Every line with the string "Tanzania" should be copied from the data.

══ Supplied material

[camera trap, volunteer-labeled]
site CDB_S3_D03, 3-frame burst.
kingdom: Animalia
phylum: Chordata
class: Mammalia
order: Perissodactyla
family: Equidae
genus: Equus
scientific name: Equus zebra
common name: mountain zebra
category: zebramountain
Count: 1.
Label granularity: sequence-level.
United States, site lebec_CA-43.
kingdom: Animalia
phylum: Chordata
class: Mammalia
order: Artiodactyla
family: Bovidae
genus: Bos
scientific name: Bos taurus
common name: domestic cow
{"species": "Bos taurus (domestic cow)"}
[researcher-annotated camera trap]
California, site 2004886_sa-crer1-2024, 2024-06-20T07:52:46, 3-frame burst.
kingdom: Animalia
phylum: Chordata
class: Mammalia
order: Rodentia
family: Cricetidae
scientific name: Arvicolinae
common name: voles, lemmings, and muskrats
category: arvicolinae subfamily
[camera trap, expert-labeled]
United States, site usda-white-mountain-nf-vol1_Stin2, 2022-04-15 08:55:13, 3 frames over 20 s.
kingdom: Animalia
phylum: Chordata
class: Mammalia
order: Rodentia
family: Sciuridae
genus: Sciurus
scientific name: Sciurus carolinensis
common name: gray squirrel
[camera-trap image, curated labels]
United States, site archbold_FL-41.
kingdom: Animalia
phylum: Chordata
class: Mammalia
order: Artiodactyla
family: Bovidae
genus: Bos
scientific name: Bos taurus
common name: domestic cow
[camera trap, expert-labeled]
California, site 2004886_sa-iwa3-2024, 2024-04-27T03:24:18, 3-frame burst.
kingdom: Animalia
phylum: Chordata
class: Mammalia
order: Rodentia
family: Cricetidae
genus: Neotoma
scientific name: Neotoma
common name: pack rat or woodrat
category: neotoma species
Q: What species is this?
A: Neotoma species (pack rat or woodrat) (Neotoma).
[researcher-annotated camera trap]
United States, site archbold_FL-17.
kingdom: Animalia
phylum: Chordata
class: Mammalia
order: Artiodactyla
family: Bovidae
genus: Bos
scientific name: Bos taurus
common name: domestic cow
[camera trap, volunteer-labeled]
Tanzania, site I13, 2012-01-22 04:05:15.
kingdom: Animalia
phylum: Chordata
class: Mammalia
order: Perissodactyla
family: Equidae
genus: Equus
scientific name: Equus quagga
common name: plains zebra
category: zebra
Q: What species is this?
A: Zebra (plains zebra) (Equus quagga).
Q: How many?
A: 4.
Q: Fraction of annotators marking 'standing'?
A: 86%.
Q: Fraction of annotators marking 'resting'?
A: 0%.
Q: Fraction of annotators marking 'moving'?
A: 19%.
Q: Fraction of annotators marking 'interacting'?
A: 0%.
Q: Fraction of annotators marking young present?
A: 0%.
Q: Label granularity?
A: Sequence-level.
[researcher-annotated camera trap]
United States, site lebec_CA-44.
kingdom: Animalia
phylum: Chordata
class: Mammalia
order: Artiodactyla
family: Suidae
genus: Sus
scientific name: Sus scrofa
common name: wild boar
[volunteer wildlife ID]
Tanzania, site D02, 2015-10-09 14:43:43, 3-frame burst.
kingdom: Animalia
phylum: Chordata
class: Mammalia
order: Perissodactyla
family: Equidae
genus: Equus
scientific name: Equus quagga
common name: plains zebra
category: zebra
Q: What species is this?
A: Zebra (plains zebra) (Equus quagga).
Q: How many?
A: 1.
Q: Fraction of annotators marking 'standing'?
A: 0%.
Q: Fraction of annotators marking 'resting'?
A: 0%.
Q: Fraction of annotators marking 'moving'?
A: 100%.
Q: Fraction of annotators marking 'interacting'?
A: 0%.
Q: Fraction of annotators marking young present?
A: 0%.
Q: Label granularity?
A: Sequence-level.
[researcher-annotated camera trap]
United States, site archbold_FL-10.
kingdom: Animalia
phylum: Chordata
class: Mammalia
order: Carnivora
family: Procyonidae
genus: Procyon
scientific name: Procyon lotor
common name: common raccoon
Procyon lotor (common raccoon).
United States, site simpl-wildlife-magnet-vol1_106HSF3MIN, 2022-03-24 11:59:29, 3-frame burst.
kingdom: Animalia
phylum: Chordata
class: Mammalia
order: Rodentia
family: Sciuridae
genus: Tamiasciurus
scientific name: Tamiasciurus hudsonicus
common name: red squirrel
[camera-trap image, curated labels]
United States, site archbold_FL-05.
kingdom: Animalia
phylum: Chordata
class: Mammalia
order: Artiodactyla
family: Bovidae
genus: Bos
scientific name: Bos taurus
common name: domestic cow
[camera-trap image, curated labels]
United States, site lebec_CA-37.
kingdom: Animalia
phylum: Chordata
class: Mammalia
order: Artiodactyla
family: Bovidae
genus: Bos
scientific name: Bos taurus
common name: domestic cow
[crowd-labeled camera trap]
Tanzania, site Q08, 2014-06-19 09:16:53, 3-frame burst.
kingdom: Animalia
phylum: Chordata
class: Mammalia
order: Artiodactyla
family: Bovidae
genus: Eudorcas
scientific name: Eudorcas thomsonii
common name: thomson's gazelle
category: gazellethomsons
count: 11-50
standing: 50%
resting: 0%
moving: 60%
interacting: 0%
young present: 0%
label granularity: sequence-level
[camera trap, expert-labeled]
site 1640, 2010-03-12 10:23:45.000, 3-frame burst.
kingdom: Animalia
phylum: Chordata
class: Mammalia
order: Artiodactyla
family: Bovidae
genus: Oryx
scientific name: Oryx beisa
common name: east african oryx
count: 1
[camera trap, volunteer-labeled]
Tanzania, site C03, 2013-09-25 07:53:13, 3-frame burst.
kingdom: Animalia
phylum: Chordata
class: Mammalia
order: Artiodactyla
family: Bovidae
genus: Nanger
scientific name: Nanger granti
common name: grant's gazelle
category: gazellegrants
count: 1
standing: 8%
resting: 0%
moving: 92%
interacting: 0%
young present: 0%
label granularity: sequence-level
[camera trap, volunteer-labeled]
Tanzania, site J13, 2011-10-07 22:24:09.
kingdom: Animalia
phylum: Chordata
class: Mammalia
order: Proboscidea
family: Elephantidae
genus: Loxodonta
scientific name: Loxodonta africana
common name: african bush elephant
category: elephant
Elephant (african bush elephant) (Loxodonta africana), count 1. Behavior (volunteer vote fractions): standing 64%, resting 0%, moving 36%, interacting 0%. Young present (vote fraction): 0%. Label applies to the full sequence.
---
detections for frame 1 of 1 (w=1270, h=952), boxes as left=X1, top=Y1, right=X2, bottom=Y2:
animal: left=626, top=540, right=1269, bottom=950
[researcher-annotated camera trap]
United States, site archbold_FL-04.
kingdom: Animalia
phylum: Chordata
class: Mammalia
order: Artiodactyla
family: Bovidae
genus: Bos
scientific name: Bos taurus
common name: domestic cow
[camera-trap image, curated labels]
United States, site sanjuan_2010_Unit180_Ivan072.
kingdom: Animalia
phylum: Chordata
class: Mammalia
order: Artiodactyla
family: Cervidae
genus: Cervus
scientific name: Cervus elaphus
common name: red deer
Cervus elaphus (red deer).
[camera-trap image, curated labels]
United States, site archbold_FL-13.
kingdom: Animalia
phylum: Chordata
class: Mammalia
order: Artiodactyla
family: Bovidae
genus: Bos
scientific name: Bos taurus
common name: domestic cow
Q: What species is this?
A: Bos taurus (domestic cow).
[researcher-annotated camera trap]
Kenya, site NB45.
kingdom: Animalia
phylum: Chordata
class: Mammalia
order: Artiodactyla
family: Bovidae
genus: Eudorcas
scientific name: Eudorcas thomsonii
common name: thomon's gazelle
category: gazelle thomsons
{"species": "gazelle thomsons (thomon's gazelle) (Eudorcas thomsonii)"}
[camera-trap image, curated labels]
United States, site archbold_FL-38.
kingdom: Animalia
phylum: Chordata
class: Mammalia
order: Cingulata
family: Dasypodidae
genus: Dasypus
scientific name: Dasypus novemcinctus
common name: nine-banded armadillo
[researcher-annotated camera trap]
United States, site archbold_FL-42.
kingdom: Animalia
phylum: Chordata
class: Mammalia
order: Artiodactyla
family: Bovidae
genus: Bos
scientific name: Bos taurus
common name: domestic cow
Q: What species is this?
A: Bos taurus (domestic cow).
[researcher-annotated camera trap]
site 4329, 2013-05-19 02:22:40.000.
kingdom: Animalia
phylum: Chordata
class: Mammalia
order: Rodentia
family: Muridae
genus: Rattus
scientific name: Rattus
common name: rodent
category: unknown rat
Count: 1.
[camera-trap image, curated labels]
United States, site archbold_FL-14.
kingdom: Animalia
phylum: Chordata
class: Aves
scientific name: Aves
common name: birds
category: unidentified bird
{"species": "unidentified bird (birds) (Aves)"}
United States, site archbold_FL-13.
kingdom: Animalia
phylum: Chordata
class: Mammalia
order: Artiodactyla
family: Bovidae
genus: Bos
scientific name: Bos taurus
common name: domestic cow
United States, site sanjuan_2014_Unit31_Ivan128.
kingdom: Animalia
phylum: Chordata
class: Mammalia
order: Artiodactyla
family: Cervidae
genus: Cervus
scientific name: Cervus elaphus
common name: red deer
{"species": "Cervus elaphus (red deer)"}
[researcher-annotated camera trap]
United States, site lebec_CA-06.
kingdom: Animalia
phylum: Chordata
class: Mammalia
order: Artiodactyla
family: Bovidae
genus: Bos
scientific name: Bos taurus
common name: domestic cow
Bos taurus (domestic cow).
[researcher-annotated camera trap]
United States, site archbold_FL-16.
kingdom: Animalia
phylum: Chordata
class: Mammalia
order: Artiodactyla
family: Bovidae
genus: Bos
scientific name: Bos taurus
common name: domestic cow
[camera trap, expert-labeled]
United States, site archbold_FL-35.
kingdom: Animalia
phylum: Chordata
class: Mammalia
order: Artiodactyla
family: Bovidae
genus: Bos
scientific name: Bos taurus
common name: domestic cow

════

* [Exercise answer]
Tanzania, site I13, 2012-01-22 04:05:15.
Tanzania, site D02, 2015-10-09 14:43:43, 3-frame burst.
Tanzania, site Q08, 2014-06-19 09:16:53, 3-frame burst.
Tanzania, site C03, 2013-09-25 07:53:13, 3-frame burst.
Tanzania, site J13, 2011-10-07 22:24:09.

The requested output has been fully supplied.